A Unifying Framework: Principal-Agent and Delegation Problems

  • Parliamentary, presidential, and semi-presidential democracies can be viewed as different systems of delegation.

  • Delegation: An act where one person or group, called the principal, relies on another person or group, called an agent, to act on their behalf.

Shift from Direct to Representative Democracy

  • Direct Democracy: People collectively make decisions for themselves.

  • Representative Democracy: Citizens delegate power to elected individuals to represent them and act on their behalf.

Delegation: Advantages and Disadvantages

  • Advantages:

    • Allows principals to accomplish desired ends with reduced personal cost and effort.

    • Allows principals to benefit from the expertise and abilities of others.

  • Disadvantages:

    • There’s always a danger the agent will shirk and not do what the principal wants.

Principal-Agent Problem

  • Refers to the difficulties that arise when a principal delegates authority to an agent who:

    • Potentially has different goals than the principal.

    • Can’t be perfectly monitored.

Delegation Outcomes

  • Can be thought of in terms of:

    • Agency Loss.

    • Whether delegation is successful.

Agency Loss

  • The difference between the actual consequence of delegation and what the consequence would have been had the agent been perfect.

  • Perfect Agent: One that does what a principal would have done had the principal been the agent.

  • Agency loss describes the delegation outcomes from the principal’s perspective.

Successful Delegation

  • Considered successful if the delegation outcome improves the principal’s welfare relative to what would have happened if the principal had chosen not to delegate.

  • The principal’s inaction is often called the status quo or reversion point.

  • Did delegation make the principal better off compared to the SQ?

Principal-Agent Game

  • Two actors: principal and agent.

  • Single-peaked preferences on a one-dimensional policy space that runs from 0-10.

  • The ideal points for the principal and agent are P and A.

  • The status quo is SQ.

  • The agent proposes a policy on the 0-10 scale.

  • If the principal accepts the policy, the new policy is implemented.

  • If the principal rejects the policy, the status quo policy remains in place.

Information Problems

  • Principal-agent problems often arise due to incomplete and asymmetric information.

  • Adverse Selection: Occurs when the agent has attributes that are hidden from the principal. Types are unobserved.

  • Moral Hazard: Occurs when the agent has the opportunity to take actions that are hidden from the principal.
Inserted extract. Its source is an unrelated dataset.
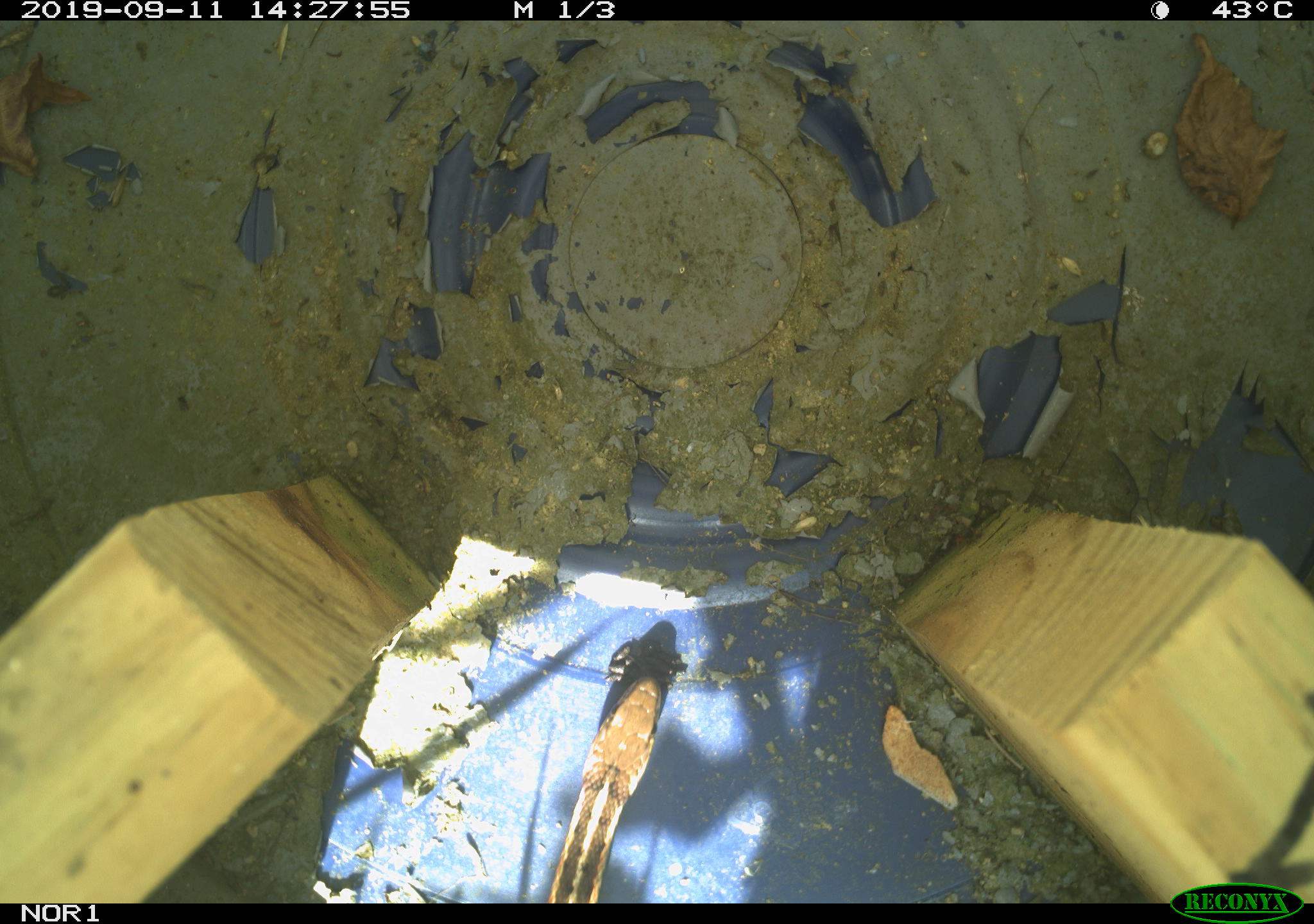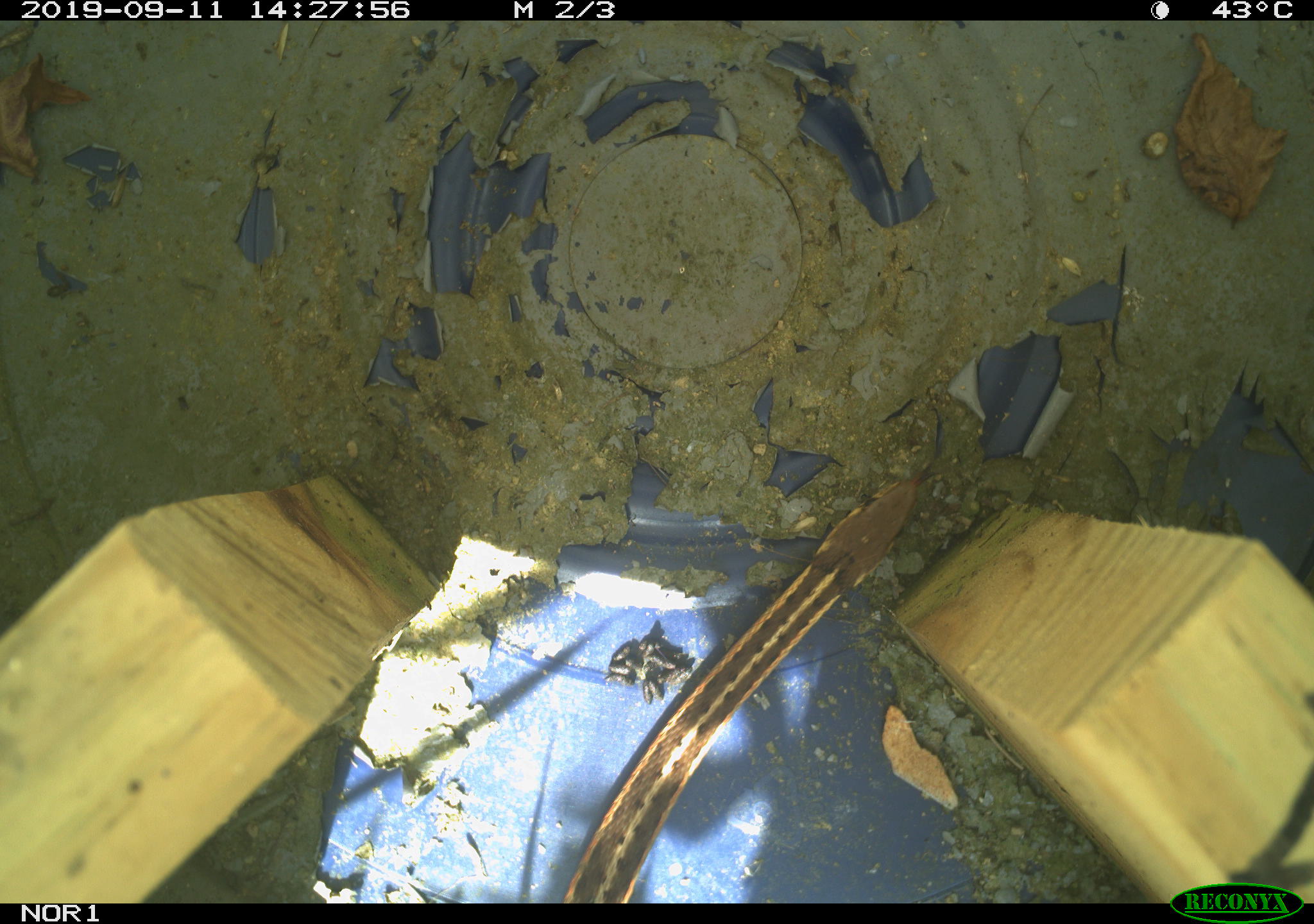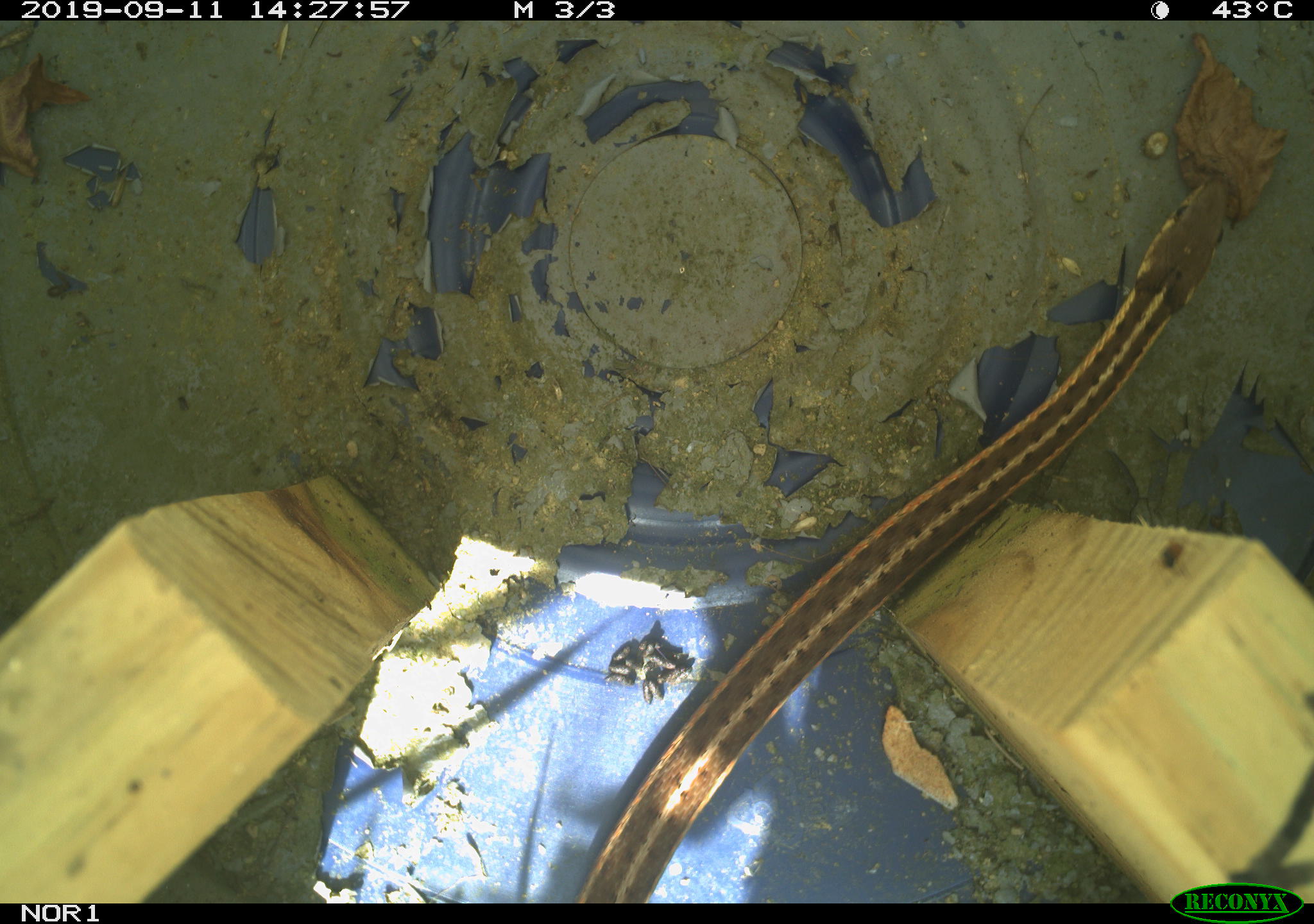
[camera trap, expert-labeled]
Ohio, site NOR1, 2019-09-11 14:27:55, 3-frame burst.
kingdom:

Actions are unobserved.

Mechanisms to Gain Information

  • Principals generally adopt ex ante or ex post mechanisms to gain information about their agents.

  • Ex Ante Mechanisms: Help principals to learn about their agents before these agents are chosen. Useful if a principal anticipates adverse selection problems.

    • Screening

    • Selection

  • Ex Post Mechanisms: Used to learn about the actions of agents after they’ve occurred. Useful if a principal anticipates moral hazard problems.

    1. Fire Alarm System: The principal relies on information from others to learn about what the agent is doing.

    2. Police Patrol System: The principal monitors the actions of their agents themselves.

Delegation Problems in Presidential vs. Parliamentary Systems

  • Delegation problems are greater in presidential democracies than in parliamentary ones.

  • Presidential democracies have a complex multiple chain delegation process and transactional executive-legislative relations.

  • Parliamentary democracies have a simple single chain delegation process and hierarchical executive-legislative relations.